(Items from a dataset)
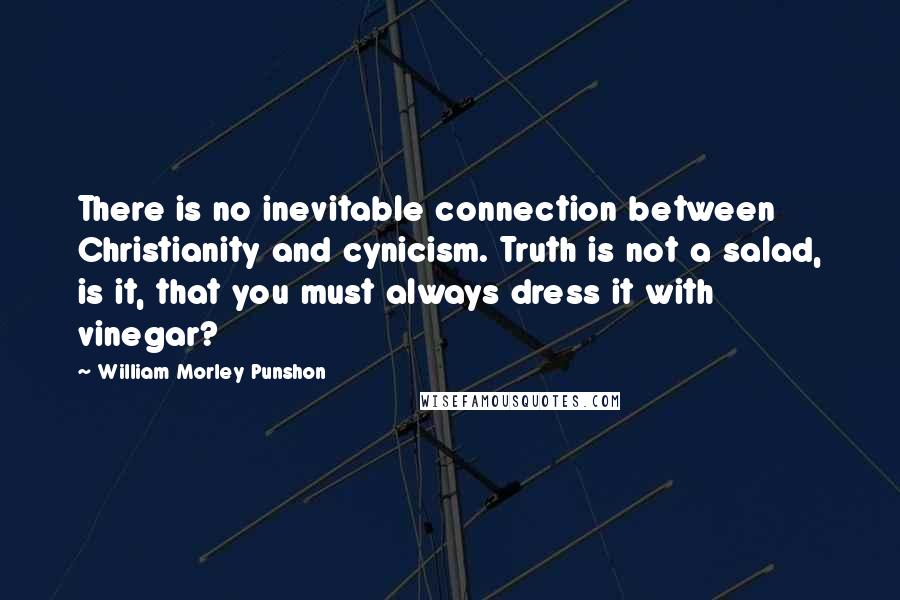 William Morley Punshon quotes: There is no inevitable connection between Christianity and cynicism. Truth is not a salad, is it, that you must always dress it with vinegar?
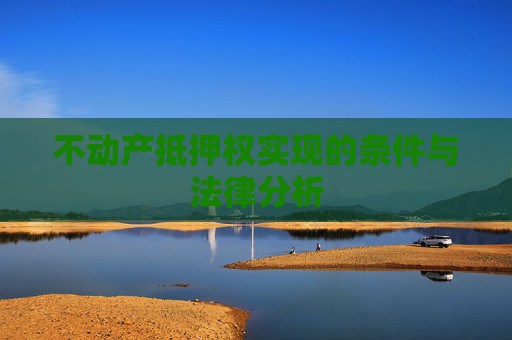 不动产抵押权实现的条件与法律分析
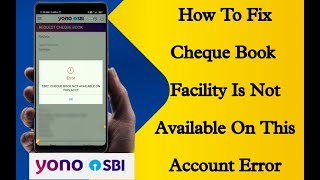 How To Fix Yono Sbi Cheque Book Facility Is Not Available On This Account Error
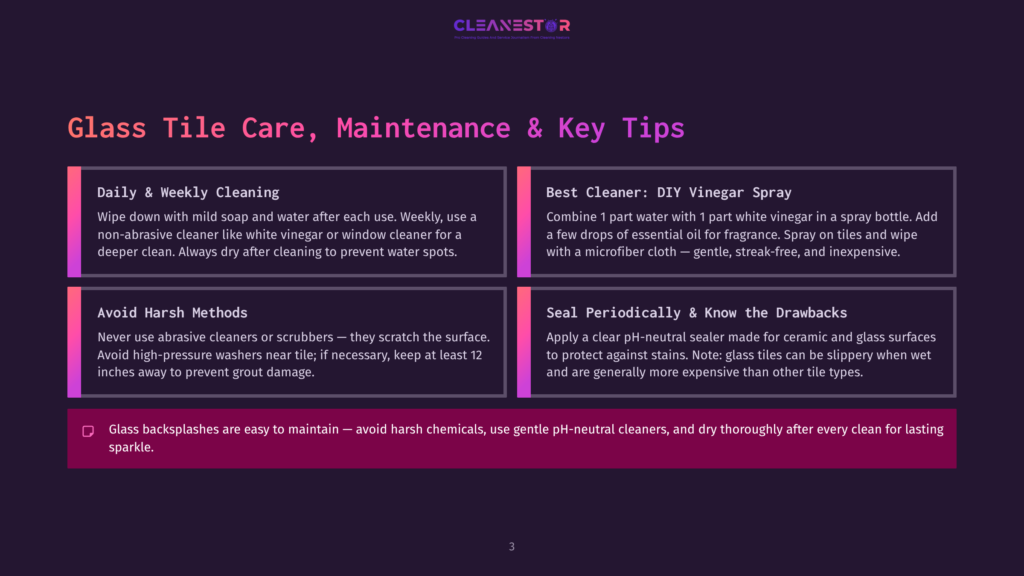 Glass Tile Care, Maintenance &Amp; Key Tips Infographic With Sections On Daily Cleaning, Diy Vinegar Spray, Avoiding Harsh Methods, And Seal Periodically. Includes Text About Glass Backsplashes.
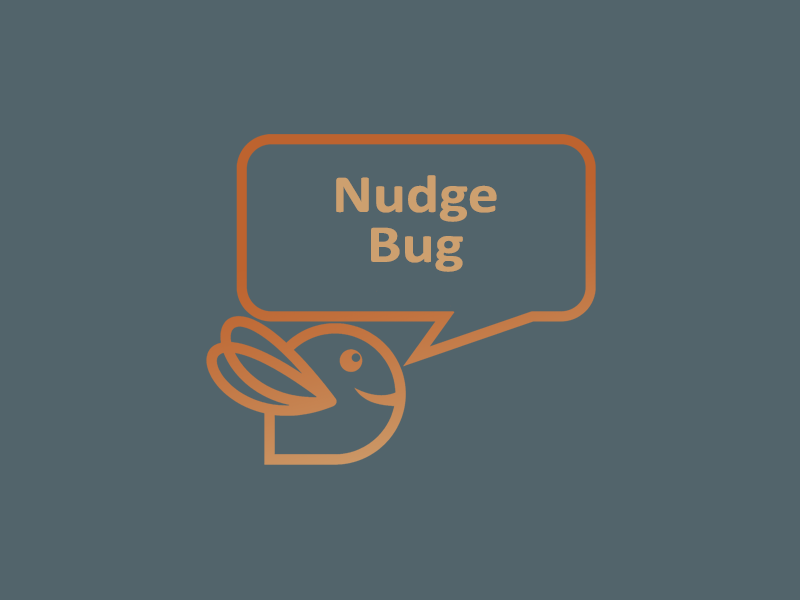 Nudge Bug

* YOUR OBJECTIVE:
Write out exactly the lines beginning with the line that holds "How To Fix Yono" and ending with the final line of the data, both ends included, without the pictures.

* SOLUTION TO THE PROBLEM:
 How To Fix Yono Sbi Cheque Book Facility Is Not Available On This Account Error
 Glass Tile Care, Maintenance &Amp; Key Tips Infographic With Sections On Daily Cleaning, Diy Vinegar Spray, Avoiding Harsh Methods, And Seal Periodically. Includes Text About Glass Backsplashes.
 Nudge Bug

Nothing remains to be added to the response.